DESCRIPTION OF THE TASK -> Give the data below again exactly as written, but without the pictures.

SOURCE DATA ->

+ + + + +

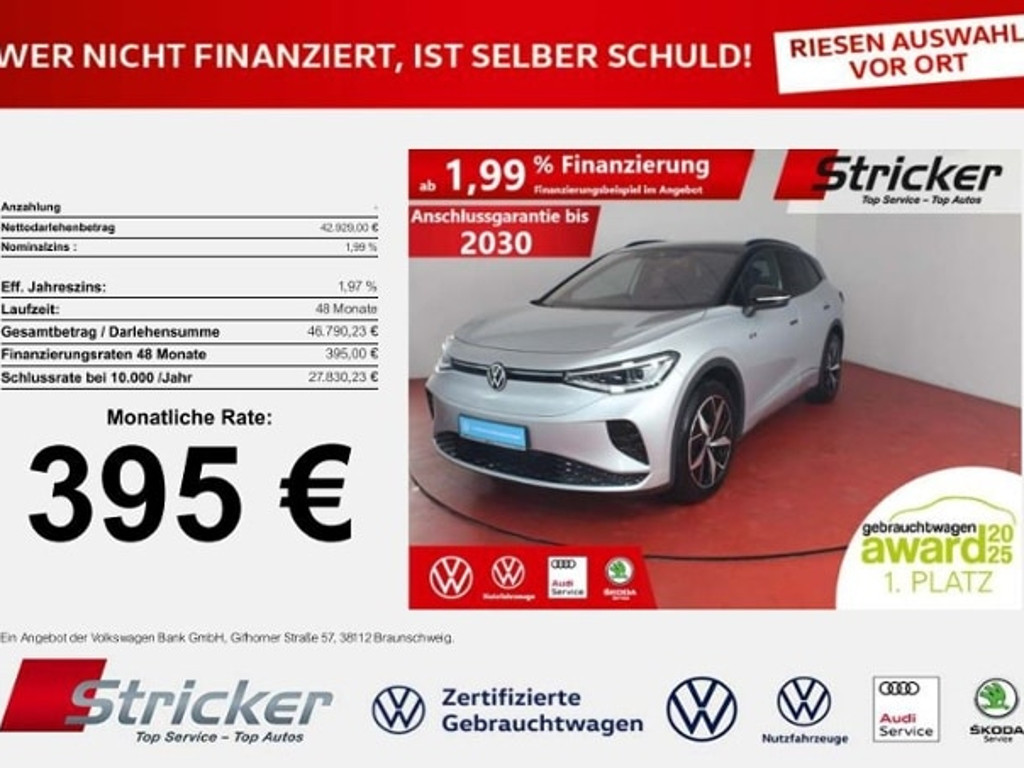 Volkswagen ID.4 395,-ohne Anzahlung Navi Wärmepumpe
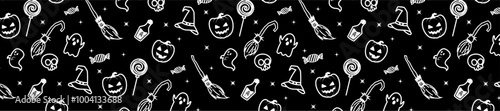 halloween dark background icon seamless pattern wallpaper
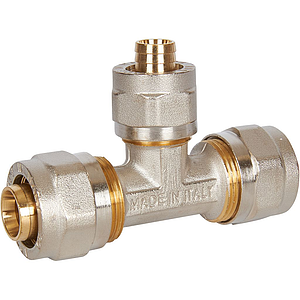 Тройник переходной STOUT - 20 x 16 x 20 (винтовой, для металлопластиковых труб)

+ + + + +

EXPECTED ANSWER ->
 Volkswagen ID.4 395,-ohne Anzahlung Navi Wärmepumpe
 halloween dark background icon seamless pattern wallpaper
 Тройник переходной STOUT - 20 x 16 x 20 (винтовой, для металлопластиковых труб)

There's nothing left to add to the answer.